**DATA TO EXAMINE**

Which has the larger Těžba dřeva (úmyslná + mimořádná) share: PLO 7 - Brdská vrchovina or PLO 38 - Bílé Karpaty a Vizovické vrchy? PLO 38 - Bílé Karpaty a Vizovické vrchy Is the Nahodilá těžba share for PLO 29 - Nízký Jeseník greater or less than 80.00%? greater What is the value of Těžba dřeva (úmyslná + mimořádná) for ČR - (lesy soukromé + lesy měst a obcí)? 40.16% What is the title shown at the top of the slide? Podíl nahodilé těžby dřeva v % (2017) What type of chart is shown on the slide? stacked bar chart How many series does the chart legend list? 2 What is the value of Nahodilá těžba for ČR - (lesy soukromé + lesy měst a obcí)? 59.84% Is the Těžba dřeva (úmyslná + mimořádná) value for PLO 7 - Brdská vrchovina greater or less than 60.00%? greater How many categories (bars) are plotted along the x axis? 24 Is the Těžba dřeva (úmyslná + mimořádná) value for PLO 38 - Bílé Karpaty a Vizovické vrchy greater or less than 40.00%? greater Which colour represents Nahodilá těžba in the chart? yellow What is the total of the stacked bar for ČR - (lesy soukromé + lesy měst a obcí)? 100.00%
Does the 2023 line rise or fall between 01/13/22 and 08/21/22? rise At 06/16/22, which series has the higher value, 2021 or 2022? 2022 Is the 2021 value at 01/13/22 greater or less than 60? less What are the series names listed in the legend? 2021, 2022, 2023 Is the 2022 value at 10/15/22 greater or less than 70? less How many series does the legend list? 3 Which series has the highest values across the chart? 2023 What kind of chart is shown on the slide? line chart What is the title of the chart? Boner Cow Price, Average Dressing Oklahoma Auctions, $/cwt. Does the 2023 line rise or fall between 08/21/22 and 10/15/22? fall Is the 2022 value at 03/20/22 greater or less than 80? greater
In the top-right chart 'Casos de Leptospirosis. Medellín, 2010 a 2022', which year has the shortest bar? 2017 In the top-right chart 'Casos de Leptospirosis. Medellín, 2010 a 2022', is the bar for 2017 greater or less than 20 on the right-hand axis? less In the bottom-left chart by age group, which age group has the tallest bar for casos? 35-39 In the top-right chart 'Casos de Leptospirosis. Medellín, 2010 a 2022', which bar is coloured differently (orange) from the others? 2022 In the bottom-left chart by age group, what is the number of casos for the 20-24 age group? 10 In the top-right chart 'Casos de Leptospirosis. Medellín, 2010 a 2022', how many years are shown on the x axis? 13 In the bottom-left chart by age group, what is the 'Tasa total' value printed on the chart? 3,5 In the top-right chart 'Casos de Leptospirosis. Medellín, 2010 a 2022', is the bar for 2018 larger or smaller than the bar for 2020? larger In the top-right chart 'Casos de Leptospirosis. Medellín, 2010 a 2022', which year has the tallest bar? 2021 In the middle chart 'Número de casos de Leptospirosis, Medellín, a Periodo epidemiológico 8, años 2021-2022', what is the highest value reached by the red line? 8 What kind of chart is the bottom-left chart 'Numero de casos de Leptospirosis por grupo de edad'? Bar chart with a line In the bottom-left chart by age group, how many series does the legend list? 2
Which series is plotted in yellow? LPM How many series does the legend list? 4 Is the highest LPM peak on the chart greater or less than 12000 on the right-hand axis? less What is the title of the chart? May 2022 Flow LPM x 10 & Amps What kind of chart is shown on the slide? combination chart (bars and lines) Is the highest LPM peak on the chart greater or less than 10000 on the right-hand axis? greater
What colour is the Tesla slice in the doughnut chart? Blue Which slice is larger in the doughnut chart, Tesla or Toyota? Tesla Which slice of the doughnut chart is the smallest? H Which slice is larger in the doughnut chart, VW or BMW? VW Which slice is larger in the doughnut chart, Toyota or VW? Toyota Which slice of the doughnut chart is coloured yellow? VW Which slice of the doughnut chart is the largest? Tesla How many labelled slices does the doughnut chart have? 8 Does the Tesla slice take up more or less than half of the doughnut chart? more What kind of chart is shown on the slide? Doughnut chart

**WORK INSTRUCTION**
How many lines of the listing above contain the string "Amps"? Reply with the number alone.

**FINISHED EXERCISE**
1